Holding Change: Seni Merawat Perubahan

Oleh Dani Wahyu Munggoro, INSPIRIT

Kita sering merasa harus mengendalikan waktu. Padahal, waktu adalah sungai yang tak pernah bisa dihentikan. Maka, adrienne maree brown mengajak kita untuk belajar merawat perubahan itu sendiri, alih-alih melawannya.

Sebuah ruangan tak pernah hanya berisi orang. Ia selalu menyimpan getaran, juga ingatan. Maka “holding change” adalah seni memegang energi yang tak terlihat itu, agar ia bisa mengalir pada alur yang semestinya.

Fasilitasi bukanlah sekadar memimpin rapat. Mediasi bukan hanya menyelesaikan sengketa. Keduanya adalah praktik sakral untuk memudahkan orang-orang menemukan jalan bersama, bukan sekadar jalan keluar.

Perubahan besar tak pernah datang tiba-tiba. Ia tumbuh dari yang kecil, dari yang remeh. Oleh karena itu, kita harus merayakan setiap langkah kecil, karena ia adalah cermin dari langkah besar yang akan terjadi kelak.

Kepercayaan adalah fondasi yang paling rapuh. Ia tak bisa dipaksa, apalagi dibeli. Fasilitator harus sabar merajutnya dari isyarat-isyarat kecil, dari kerentanan-kerentanan yang jujur.

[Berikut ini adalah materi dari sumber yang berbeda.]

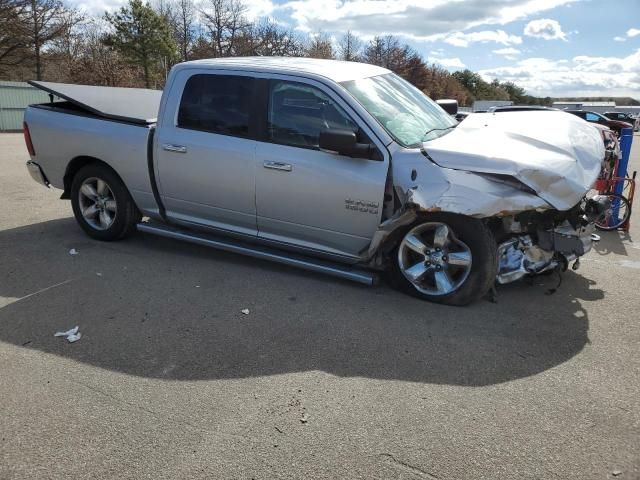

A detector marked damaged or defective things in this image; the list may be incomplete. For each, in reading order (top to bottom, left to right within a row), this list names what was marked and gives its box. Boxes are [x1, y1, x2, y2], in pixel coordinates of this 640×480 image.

cracked asphalt [0, 132, 636, 480]
crumpled hood [424, 112, 604, 212]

Tanpa kepercayaan, sebuah pertemuan akan menjadi panggung sandiwara. Orang-orang hanya akan hadir, tapi tidak ada di sana. Ruang menjadi penuh tapi kosong, karena tidak ada yang berani membuka diri.

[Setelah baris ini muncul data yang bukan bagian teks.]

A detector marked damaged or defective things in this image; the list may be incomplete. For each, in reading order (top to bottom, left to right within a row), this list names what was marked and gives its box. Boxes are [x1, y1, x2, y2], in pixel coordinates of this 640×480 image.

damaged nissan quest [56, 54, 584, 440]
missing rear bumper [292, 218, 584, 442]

Konflik bukanlah sebuah kegagalan. Ia justru sebuah sinyal. Ia menunjukkan adanya kebutuhan yang belum terpenuhi, atau sebuah kebenaran yang belum diucapkan.

Mediasi adalah undangan untuk menghadapi sinyal itu. Ia membuka pintu untuk percakapan yang jujur, tapi tetap penuh kasih. Agar kita bisa saling memahami, bukan hanya saling menyalahkan.

Sistem seringkali mengajarkan kita untuk berpikir tunggal. Nora Bateson menyebutnya “Mono-Cropping Mental”. Kita dipenjara oleh narasi kausalitas yang lurus, padahal dunia itu penuh liku-liku.

Ia mengkritik kepemimpinan yang heroik dan tunggal. Kepemimpinan bukanlah anugerah dari surga, melainkan sebuah produk dari komunitas. Pemimpin sejati adalah ia yang berani melayani, lalu mundur dengan anggun.

Nora Bateson melihat ada “orang bodoh yang melihat garis batas”. Ia adalah orang yang terjebak dalam dikotomi dan biner, tidak melihat keindahan dari keragaman. Kita harus belajar untuk mengubah pikiran, karena itu adalah tanda dari sebuah proses pembelajaran yang hidup.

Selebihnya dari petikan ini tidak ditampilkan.